Start

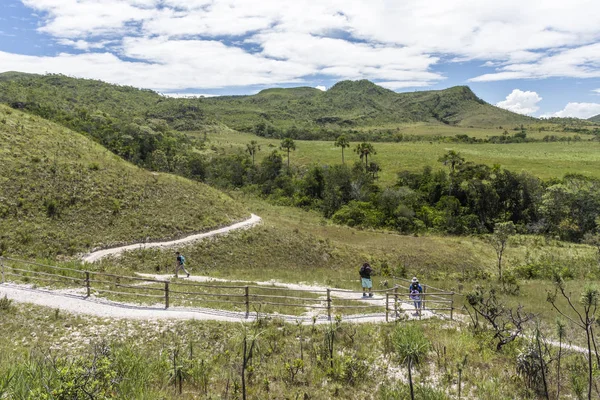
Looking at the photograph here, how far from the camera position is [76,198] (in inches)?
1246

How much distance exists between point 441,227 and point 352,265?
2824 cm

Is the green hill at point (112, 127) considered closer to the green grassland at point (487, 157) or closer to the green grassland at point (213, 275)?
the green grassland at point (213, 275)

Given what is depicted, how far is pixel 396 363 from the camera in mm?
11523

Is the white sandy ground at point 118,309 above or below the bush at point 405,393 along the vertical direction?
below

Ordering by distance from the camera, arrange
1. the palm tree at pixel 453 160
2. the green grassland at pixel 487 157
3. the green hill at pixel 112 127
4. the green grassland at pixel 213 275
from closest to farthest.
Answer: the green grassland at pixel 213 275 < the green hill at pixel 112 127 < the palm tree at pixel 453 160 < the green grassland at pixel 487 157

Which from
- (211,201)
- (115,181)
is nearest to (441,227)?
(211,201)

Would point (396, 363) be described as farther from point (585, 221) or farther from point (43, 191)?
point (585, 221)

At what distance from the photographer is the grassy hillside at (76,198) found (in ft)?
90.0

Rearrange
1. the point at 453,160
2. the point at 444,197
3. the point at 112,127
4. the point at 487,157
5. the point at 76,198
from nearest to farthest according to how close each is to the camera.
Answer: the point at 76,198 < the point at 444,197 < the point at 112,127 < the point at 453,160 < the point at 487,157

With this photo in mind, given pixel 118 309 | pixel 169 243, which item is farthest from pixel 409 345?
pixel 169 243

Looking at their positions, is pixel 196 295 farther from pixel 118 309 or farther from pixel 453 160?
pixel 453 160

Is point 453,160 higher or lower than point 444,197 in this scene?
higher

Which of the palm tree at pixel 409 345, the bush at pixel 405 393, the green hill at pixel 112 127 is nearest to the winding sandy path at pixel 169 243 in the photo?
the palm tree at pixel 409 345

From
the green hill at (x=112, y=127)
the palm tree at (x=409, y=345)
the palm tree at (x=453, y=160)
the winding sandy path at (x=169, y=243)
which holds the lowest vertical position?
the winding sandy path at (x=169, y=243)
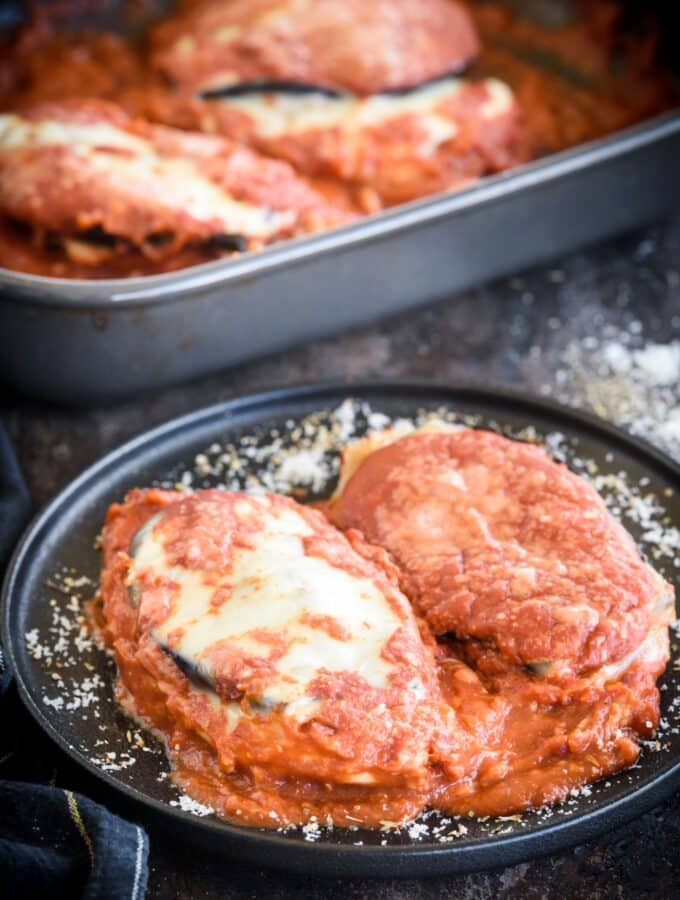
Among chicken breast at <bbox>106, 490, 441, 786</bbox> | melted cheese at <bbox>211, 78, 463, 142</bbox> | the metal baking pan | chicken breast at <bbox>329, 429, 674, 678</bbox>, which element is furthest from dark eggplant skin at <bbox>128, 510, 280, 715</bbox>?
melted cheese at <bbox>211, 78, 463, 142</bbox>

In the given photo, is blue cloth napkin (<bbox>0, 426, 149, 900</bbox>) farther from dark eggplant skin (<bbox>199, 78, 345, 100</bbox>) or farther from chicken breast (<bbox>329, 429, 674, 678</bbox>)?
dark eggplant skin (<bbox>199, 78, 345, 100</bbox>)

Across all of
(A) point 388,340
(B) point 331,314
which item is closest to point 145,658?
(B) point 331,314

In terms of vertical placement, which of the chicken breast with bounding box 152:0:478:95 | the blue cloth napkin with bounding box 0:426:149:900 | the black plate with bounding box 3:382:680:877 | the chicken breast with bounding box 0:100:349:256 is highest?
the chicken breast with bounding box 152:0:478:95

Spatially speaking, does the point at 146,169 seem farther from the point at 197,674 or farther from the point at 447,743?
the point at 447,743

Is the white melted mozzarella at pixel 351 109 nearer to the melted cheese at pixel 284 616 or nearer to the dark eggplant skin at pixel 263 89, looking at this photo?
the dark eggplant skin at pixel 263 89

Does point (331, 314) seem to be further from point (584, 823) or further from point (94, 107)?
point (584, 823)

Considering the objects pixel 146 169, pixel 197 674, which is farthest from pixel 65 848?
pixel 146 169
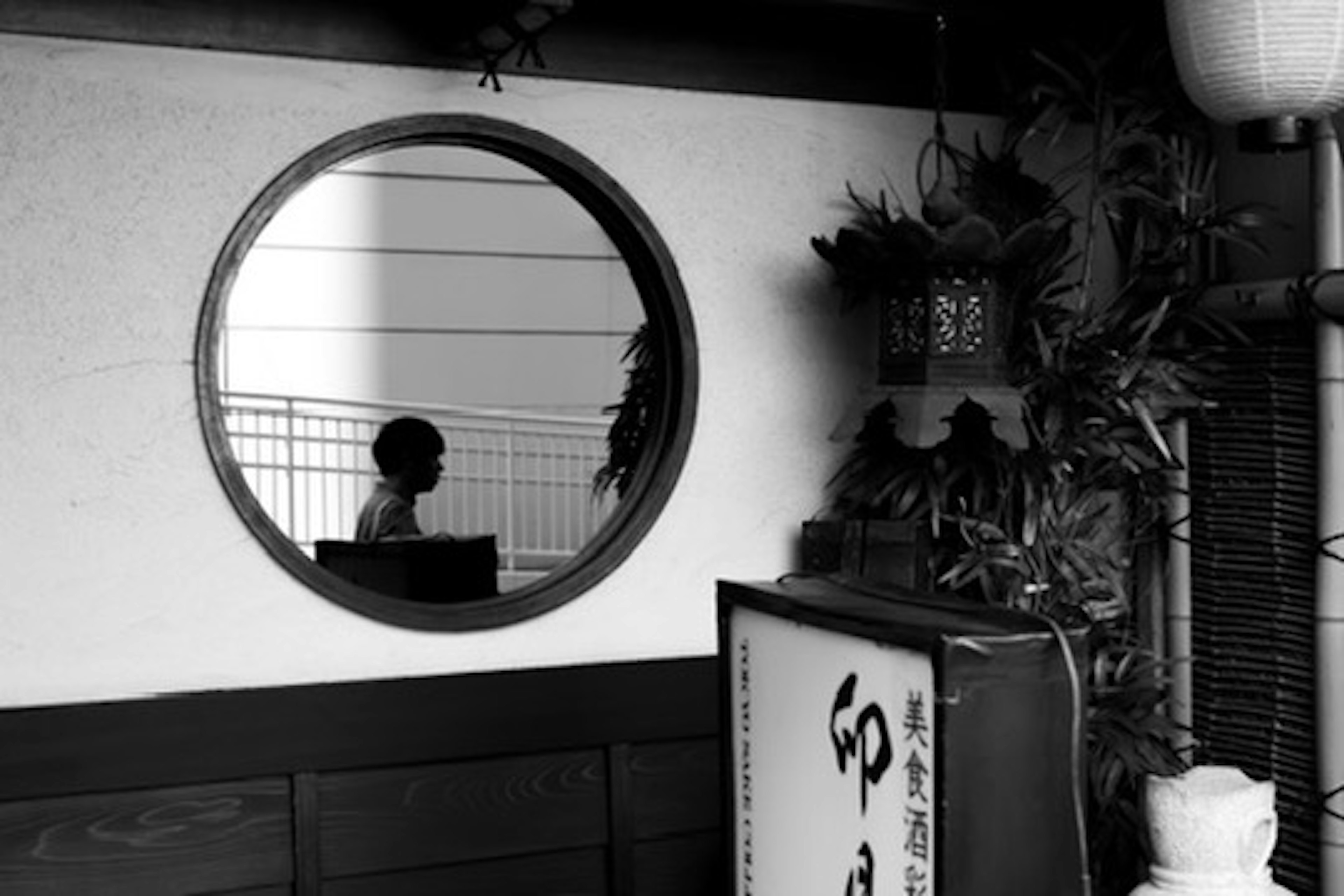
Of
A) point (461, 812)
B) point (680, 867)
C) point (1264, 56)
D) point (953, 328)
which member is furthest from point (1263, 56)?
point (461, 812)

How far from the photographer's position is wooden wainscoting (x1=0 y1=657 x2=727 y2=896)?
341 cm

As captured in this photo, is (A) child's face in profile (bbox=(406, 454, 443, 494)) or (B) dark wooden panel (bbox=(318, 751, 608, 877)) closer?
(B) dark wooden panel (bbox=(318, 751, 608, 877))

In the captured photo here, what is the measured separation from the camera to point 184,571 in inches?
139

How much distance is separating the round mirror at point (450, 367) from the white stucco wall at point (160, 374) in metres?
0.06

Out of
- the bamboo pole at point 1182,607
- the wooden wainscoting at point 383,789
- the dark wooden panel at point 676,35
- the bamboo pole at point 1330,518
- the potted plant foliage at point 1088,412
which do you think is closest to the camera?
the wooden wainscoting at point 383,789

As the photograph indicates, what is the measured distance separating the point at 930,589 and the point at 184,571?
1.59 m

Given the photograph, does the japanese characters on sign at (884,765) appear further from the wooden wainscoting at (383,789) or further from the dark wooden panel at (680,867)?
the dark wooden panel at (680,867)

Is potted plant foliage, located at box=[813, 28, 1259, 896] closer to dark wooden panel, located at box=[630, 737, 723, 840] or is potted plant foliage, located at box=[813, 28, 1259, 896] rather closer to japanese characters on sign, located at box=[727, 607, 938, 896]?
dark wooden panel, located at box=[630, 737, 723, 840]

End

▶ [What is expected]:
Set down the lines of the records above exactly, apart from the pictures.

▶ [Reply]:
Looking at the photograph here, how far from the camera position is [76,198] (in inches)?
1246

How much distance exists between point 441,227 and point 352,265?
2824 cm

Is the green hill at point (112, 127) considered closer to the green grassland at point (487, 157) or closer to the green grassland at point (213, 275)?
the green grassland at point (213, 275)

Given what is depicted, how far is pixel 396 363 from the camera in mm?
11523

Is the white sandy ground at point 118,309 above or below the bush at point 405,393 along the vertical direction?
below

Ordering by distance from the camera, arrange
1. the palm tree at pixel 453 160
2. the green grassland at pixel 487 157
3. the green hill at pixel 112 127
4. the green grassland at pixel 213 275
from closest to farthest.
Answer: the green grassland at pixel 213 275 < the green hill at pixel 112 127 < the palm tree at pixel 453 160 < the green grassland at pixel 487 157

Which from
- (211,201)
- (115,181)
is nearest to (441,227)?
(211,201)

Would point (396, 363) be described as farther from point (585, 221) or farther from point (43, 191)?
point (585, 221)

At what distance from the photographer is the grassy hillside at (76,198) found (in ft)?
90.0

Rearrange
1. the point at 453,160
2. the point at 444,197
3. the point at 112,127
4. the point at 487,157
5. the point at 76,198
from nearest to farthest according to how close each is to the camera.
Answer: the point at 76,198 < the point at 444,197 < the point at 112,127 < the point at 453,160 < the point at 487,157

With this photo in mind, given pixel 118 309 | pixel 169 243, which item is farthest from pixel 409 345?
pixel 169 243

Looking at their positions, is pixel 196 295 farther from pixel 118 309 or farther from pixel 453 160?
pixel 453 160

Is point 453,160 higher or lower than point 444,197 in this scene?
higher

Which of the palm tree at pixel 409 345, the bush at pixel 405 393, the green hill at pixel 112 127 is nearest to the winding sandy path at pixel 169 243 in the photo?
the palm tree at pixel 409 345

From
the green hill at (x=112, y=127)
the palm tree at (x=409, y=345)
the palm tree at (x=453, y=160)
the winding sandy path at (x=169, y=243)
which holds the lowest vertical position?
the winding sandy path at (x=169, y=243)
Among chicken breast at <bbox>106, 490, 441, 786</bbox> | melted cheese at <bbox>211, 78, 463, 142</bbox> | the metal baking pan | chicken breast at <bbox>329, 429, 674, 678</bbox>, which element is furthest from dark eggplant skin at <bbox>128, 510, 280, 715</bbox>?
melted cheese at <bbox>211, 78, 463, 142</bbox>

In the given photo, is blue cloth napkin (<bbox>0, 426, 149, 900</bbox>) farther from dark eggplant skin (<bbox>199, 78, 345, 100</bbox>) or farther from chicken breast (<bbox>329, 429, 674, 678</bbox>)?
dark eggplant skin (<bbox>199, 78, 345, 100</bbox>)

Across all of
(A) point 388,340
(B) point 331,314
which item is closest to point 145,658?
(B) point 331,314

In terms of vertical placement, which of the chicken breast with bounding box 152:0:478:95 | the blue cloth napkin with bounding box 0:426:149:900 | the black plate with bounding box 3:382:680:877 | the chicken breast with bounding box 0:100:349:256 is highest?
the chicken breast with bounding box 152:0:478:95

Spatially speaking, does the point at 146,169 seem farther from the point at 197,674 or farther from the point at 447,743?
the point at 447,743

Is the white melted mozzarella at pixel 351 109 nearer to the melted cheese at pixel 284 616 or nearer to the dark eggplant skin at pixel 263 89, looking at this photo?
the dark eggplant skin at pixel 263 89

Does point (331, 314) seem to be further from point (584, 823) or further from point (94, 107)?
point (584, 823)

Considering the objects pixel 146 169, pixel 197 674, which is farthest from pixel 65 848?
pixel 146 169
Of
A) point (461, 812)
B) point (680, 867)
C) point (1264, 56)
D) point (953, 328)
which member is furthest from point (1263, 56)?
point (461, 812)

How far from the photographer's position is wooden wainscoting (x1=0 y1=657 x2=727 y2=896)?
341 cm

As captured in this photo, is (A) child's face in profile (bbox=(406, 454, 443, 494)) or (B) dark wooden panel (bbox=(318, 751, 608, 877)) closer?
(B) dark wooden panel (bbox=(318, 751, 608, 877))

In the captured photo here, what is the measured separation from the camera to point 184,571 in inches?
139

How much distance is separating the round mirror at point (450, 367) from the white stucco wall at point (160, 374) in metres?
0.06

Out of
- the bamboo pole at point 1182,607
- the wooden wainscoting at point 383,789
- the dark wooden panel at point 676,35
- the bamboo pole at point 1330,518
- the potted plant foliage at point 1088,412
which do you think is closest to the camera?
the wooden wainscoting at point 383,789

As the photograph indicates, what is the measured distance separating the point at 930,589 and the point at 184,571?
1.59 m

Given the photograph, does the japanese characters on sign at (884,765) appear further from the wooden wainscoting at (383,789) or further from the dark wooden panel at (680,867)?
the dark wooden panel at (680,867)

Is potted plant foliage, located at box=[813, 28, 1259, 896] closer to dark wooden panel, located at box=[630, 737, 723, 840] or is potted plant foliage, located at box=[813, 28, 1259, 896] rather closer to japanese characters on sign, located at box=[727, 607, 938, 896]?
dark wooden panel, located at box=[630, 737, 723, 840]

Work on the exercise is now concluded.